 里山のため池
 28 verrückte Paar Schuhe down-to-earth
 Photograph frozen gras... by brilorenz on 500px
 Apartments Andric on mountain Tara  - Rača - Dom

+ + + + +

> **TASK DIRECTIONS**:
Restate the data word for word.

> **REPLY**:
 里山のため池
 28 verrückte Paar Schuhe down-to-earth
 Photograph frozen gras... by brilorenz on 500px
 Apartments Andric on mountain Tara  - Rača - Dom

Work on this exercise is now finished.